A description of each of the adjustments presented above is included later in this release.

Airlaid Materials

    Three months ended December 31,
Dollars in thousands     2023       2022     Change
                   
Tons shipped (metric)     37,293       39,186       (1,893 )   (4.8 )%
Net sales   $ 127,514     $ 153,991     $ (26,477 )   (17.2 )%
Operating income     8,371       14,091       (5,720 )   (40.6 )%
EBITDA     15,959       21,633       (5,674 )   (26.2 )%
EBITDA %     12.5 %     14.0 %          
                           

Airlaid Materials’ fourth quarter net sales decreased $26.5 million in the year-over-year comparison mainly driven by lower selling prices from cost pass-through arrangements and lower energy surcharges in Europe as both raw materials and energy input costs declined compared to last year. Shipments were 4.8% lower driven by declines in the tabletop categories mainly due to European market weakness and competition from lower cost alternate substrates as customers managed input costs. Currency translation was favorable by $3.2 million.

Airlaid Materials’ fourth quarter EBITDA of $16.0 million was $5.7 million lower when compared to the fourth quarter of 2022. Selling price decreases for pass-through contracts, lower energy surcharges, and select spot price reductions were a combined $17.2 million, and were mostly offset by lower raw material and energy costs of $15.5 million. In addition this quarter, our Gatineau site took an extended annual maintenance shutdown, typically taken every five years, which unfavorably impacted results by approximately $1.3 million. Lower shipments primarily in the tabletop category lowered results by $1.0 million. Operations were unfavorable by $2.0 million due to the extended Gatineau downtime and the rest from higher wage inflation and operational spending. Currency and related hedging negatively impacted earnings by $0.9 million.

Composite Fibers

    Three months ended December 31,
Dollars in thousands     2023       2022     Change
                 
Tons shipped (metric)     22,770       25,677       (2,907 )   (11.3 )%
Net sales   $ 115,486     $ 136,427     $ (20,941 )   (15.3 )%
Operating income     7,054       4,843       2,211     45.7 %
EBITDA     10,959       9,198       1,761     19.1 %
EBITDA %     9.5 %     6.7 %        
                         

Composite Fibers’ net sales were $20.9 million lower in the fourth quarter of 2023, compared to the year-ago quarter due to lower selling prices of $8.2 million, and overall shipments were down 11.3%, or when adjusting for the sale of Ober-Schmitten in the third quarter 2023, were down 6.7%. Currency translation was favorable by $3.4 million.

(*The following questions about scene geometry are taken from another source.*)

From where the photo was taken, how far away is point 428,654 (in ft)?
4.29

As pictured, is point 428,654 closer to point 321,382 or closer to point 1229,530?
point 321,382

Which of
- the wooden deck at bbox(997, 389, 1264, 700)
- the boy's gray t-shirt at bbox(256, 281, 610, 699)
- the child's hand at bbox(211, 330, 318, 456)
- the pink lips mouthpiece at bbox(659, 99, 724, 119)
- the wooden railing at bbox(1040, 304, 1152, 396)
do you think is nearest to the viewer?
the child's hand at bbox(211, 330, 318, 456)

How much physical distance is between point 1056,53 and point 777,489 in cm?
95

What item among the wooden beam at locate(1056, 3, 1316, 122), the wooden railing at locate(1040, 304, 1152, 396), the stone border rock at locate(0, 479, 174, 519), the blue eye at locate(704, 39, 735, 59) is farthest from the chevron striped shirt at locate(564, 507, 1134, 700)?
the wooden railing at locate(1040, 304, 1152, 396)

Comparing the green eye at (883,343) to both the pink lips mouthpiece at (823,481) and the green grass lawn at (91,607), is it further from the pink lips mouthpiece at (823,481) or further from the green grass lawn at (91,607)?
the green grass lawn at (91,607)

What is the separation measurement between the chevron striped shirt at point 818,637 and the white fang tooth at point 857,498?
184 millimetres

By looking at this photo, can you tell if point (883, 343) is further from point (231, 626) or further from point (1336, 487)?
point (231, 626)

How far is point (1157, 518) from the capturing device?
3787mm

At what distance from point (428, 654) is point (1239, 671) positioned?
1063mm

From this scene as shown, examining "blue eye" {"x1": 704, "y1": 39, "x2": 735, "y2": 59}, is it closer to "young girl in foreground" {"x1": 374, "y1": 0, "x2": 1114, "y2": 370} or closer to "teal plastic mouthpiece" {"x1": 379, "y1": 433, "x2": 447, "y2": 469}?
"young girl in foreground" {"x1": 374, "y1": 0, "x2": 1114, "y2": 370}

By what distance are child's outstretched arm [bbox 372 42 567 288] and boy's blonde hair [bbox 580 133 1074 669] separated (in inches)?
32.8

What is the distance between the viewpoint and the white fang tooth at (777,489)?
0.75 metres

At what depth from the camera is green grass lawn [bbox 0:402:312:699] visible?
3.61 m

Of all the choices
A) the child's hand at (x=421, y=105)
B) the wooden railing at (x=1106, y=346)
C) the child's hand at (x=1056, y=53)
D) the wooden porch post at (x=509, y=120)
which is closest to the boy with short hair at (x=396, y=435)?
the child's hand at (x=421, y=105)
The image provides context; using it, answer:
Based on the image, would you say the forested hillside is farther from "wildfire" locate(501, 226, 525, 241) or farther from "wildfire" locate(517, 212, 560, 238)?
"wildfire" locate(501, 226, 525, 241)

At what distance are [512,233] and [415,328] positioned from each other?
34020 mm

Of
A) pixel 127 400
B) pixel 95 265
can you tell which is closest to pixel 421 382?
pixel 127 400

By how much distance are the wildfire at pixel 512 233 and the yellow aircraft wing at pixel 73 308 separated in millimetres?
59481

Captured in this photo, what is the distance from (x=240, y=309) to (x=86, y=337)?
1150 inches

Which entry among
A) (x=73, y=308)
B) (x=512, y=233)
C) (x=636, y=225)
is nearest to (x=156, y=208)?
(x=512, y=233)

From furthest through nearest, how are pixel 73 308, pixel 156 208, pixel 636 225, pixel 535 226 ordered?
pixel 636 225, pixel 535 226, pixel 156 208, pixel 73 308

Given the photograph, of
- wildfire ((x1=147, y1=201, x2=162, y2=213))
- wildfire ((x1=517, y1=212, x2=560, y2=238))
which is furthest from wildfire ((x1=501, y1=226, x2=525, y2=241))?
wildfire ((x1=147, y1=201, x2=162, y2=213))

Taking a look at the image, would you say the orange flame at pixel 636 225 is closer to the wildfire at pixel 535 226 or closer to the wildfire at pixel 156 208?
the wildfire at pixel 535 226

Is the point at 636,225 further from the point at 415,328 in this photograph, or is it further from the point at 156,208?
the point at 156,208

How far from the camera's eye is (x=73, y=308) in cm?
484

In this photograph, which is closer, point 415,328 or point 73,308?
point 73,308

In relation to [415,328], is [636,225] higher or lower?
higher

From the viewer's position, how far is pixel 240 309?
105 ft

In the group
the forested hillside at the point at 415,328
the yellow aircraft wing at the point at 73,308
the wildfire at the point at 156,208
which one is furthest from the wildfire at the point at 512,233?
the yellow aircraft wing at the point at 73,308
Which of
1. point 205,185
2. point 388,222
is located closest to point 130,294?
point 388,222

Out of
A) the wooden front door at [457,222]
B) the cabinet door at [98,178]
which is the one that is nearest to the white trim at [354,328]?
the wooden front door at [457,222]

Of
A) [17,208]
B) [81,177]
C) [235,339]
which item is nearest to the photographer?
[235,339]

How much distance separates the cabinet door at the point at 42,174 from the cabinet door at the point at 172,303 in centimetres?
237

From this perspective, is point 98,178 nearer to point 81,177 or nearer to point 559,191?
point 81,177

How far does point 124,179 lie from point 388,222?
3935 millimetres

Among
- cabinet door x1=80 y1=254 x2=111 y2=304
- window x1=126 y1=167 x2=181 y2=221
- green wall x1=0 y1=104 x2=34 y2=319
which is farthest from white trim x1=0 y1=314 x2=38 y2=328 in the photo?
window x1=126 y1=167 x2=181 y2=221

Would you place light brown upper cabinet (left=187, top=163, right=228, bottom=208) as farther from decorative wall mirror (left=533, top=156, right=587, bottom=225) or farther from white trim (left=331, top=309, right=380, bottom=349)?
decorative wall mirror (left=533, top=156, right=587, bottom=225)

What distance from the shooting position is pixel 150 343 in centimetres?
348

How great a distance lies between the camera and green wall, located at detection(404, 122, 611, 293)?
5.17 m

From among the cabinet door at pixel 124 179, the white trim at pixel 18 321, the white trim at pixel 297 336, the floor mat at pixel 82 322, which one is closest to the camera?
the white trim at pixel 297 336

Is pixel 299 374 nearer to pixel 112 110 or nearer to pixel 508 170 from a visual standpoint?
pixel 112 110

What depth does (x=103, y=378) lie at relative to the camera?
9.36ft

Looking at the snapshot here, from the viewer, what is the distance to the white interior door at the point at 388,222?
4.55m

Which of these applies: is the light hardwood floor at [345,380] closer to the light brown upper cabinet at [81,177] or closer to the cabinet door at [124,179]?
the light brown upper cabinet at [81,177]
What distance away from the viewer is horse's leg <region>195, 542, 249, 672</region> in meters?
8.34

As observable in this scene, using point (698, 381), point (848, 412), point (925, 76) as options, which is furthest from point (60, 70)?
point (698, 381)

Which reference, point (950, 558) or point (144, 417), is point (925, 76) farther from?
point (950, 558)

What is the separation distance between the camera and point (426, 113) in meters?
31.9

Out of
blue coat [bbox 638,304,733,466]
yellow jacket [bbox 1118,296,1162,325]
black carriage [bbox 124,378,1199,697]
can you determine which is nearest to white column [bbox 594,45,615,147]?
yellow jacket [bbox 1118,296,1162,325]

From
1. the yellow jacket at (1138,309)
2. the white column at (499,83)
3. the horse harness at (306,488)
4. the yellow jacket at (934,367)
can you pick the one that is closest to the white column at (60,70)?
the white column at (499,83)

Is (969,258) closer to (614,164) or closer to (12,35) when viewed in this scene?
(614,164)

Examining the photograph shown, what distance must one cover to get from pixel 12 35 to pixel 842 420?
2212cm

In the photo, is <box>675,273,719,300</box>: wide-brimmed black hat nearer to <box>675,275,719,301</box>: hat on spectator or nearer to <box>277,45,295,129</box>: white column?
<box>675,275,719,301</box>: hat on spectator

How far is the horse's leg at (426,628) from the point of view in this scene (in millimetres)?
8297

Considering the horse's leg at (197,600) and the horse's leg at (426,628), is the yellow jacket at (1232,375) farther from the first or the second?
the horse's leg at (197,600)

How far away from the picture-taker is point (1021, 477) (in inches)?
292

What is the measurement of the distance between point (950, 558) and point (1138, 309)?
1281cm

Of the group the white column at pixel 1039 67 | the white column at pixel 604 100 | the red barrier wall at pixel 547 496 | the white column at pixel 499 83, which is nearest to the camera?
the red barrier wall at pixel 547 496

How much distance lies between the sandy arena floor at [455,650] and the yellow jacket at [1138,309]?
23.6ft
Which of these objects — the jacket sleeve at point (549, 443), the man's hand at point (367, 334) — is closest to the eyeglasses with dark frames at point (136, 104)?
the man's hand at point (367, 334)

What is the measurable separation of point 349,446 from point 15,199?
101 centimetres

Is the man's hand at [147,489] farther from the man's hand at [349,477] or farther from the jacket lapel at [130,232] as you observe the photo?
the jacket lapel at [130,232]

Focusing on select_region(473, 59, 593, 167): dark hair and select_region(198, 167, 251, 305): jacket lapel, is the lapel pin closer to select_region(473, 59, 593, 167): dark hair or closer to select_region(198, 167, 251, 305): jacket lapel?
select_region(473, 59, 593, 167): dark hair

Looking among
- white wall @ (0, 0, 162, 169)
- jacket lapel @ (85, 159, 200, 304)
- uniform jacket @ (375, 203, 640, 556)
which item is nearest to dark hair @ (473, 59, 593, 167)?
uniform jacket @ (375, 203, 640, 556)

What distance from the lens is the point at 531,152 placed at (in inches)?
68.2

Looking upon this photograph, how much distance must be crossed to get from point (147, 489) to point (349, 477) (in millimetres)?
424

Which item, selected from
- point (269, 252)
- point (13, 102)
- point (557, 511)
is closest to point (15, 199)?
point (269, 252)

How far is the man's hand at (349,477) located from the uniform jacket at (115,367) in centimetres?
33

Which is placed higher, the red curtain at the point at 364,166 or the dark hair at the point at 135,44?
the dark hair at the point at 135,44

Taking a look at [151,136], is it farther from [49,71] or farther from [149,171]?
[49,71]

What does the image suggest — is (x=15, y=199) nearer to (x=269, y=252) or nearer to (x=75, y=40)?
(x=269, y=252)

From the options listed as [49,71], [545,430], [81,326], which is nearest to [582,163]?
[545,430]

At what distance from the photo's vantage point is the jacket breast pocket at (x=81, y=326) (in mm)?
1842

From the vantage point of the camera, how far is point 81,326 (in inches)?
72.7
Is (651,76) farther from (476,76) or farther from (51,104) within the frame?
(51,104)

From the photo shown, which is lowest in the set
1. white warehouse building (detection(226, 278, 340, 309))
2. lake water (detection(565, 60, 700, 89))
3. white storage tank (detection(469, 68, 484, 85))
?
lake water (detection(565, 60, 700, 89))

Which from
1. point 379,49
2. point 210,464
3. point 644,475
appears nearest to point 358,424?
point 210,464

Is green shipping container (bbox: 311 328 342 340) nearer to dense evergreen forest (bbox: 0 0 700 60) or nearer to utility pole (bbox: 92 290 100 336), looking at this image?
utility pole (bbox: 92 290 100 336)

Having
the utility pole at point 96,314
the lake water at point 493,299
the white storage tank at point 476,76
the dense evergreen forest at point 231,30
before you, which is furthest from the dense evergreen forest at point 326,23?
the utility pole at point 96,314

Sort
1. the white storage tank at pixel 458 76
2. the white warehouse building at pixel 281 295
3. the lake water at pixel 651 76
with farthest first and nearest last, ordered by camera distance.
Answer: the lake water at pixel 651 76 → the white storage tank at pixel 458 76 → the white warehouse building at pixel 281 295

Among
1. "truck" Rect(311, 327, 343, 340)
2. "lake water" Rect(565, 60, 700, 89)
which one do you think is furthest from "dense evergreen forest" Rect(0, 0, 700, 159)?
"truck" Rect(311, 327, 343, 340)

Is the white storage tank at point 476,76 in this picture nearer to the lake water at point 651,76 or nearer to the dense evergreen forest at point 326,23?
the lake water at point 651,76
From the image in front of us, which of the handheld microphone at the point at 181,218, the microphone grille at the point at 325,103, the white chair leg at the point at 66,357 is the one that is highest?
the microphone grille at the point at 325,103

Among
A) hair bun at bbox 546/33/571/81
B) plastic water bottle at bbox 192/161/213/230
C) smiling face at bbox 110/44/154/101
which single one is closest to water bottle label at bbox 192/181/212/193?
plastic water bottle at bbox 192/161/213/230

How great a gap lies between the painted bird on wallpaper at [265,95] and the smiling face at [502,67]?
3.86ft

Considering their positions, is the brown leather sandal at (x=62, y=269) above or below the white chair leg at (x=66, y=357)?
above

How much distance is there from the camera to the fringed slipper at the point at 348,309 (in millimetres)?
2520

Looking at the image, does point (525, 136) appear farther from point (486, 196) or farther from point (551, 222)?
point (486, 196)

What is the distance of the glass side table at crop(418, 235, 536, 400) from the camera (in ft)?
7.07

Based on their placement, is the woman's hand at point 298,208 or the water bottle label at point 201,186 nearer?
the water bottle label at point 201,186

Composite Fibers had EBITDA for the fourth quarter of $11.0 million compared with $9.2 million EBITDA in the fourth quarter of 2022. Price-cost gap continued to trend positive this quarter as the decrease in input prices paid for raw materials, energy, freight, and packaging were more favorable than selling price declines, resulting in earnings improvement of $1.3 million. Shipments were lower primarily in the wallcover category and negatively impacted income by $0.5 million. Operations were favorable by $1.3 million, mainly driven by higher inclined wire production to meet customer demand. The sale of the Ober-Schmitten site in the third quarter positively impacted year-over-year results by $1.2 million. The impact of currency and related hedging negatively impacted earnings by $1.5 million.

Spunlace

    Three months ended December 31,
Dollars in thousands     2023       2022     Change
                 
Tons shipped (metric)     15,571       14,957       614     4.1 %
Net sales   $ 77,982     $ 83,485     $ (5,503 )   (6.6 )%
Operating income (loss)     2,322       (1,238 )     3,560     287.6 %
EBITDA     5,710       1,799       3,911     217.4 %
EBITDA %     7.3 %     2.2 %        
                         

Spunlace’s net sales were $5.5 million lower in the fourth quarter of 2023 compared to the year-ago quarter, mainly driven by lower selling prices of $7.1 million due to cost pass-through arrangements, which were partially offset by higher year over year shipments of 4.1% and favorable currency translation of $0.6 million.

Spunlace EBITDA was higher by $3.9 million compared to the same period last year. Lower selling prices and energy surcharges were unfavorable by $7.1 million but were more than fully offset by lower raw material and energy costs of $9.0 million, reversing the earnings impact from the negative price-cost gap experienced throughout 2022. Volume impact was flat as higher shipments in the hygiene and wipes category were offset by an unfavorable mix as a result of lower Sontara shipments. Operations were favorable by $1.9 million from higher production, improved operations and lower overall spending from headcount actions taken in 2022. Currency positively impacted earnings by $0.1 million.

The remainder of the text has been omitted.